Two fact-finding missions by Mossad in 1957 and 1958 led the secret service to doubt the information, citing that Lothar Hermann had moved outside of Buenos Aires and in the meantime had developed cataracts in his other eye and was almost blind. It was only after more pressure by Fritz Bauer and an independent tip-off by Gerhard Klammer that the Israeli government decided to put Eichmann to trial. Mossad agents shadowed Adolf Eichmann and finally abducted him to Israel in 1960, where he was put on trial in 1961 and executed after his conviction in 1962.

In 1961 Lothar Hermann wrote to the Israeli government to collect a 10,000 dollars reward set up by Tuviah Friedman. The government declined, arguing that Friedman was not officially representing the State of Israel. During the letter exchange, Hermann threatened to report the abductors to the authorities, citing "extortion and deception" committed during the operation.

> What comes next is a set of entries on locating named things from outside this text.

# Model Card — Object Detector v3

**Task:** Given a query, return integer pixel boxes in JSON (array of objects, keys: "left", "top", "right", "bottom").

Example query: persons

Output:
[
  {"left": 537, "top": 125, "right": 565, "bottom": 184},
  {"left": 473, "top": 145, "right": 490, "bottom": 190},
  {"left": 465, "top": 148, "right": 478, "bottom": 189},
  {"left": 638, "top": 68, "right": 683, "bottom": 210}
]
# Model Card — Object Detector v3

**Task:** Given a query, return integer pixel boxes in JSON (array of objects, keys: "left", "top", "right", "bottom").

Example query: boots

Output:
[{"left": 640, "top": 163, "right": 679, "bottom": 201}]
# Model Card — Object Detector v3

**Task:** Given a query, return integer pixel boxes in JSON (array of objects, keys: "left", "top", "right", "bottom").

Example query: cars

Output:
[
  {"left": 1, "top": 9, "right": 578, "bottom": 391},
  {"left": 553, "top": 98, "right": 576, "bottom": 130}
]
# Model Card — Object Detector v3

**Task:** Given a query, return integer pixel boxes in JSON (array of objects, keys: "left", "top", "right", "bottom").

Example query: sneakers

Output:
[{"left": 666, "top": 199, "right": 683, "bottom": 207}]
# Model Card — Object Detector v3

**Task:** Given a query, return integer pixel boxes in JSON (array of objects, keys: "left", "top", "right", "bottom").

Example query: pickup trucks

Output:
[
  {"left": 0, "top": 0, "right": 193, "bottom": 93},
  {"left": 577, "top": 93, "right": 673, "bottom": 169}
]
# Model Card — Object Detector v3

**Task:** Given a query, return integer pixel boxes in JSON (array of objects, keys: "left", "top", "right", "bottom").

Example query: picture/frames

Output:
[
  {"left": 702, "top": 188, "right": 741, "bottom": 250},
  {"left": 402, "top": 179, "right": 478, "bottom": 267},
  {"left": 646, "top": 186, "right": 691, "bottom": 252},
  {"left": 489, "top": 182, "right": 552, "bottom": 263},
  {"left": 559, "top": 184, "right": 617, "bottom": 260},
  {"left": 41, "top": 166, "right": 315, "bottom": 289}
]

On 21 March 1961 Hermann was arrested by the Argentinian police. According to them, they had believed him to be the concentration camp doctor Josef Mengele due to misinformation. Mistreated in prison, only a comparison of the fingerprints exonerated him 14 days after his arrest. In the following years, Lothar had to hide according to his family, due to harassment and threats by local national socialists.

In December 1971, Hermann wrote to the Israeli government again; this time, the cabinet of Golda Meir agreed to pay him a monthly sum of money as reward, twelve years after he had provided the information.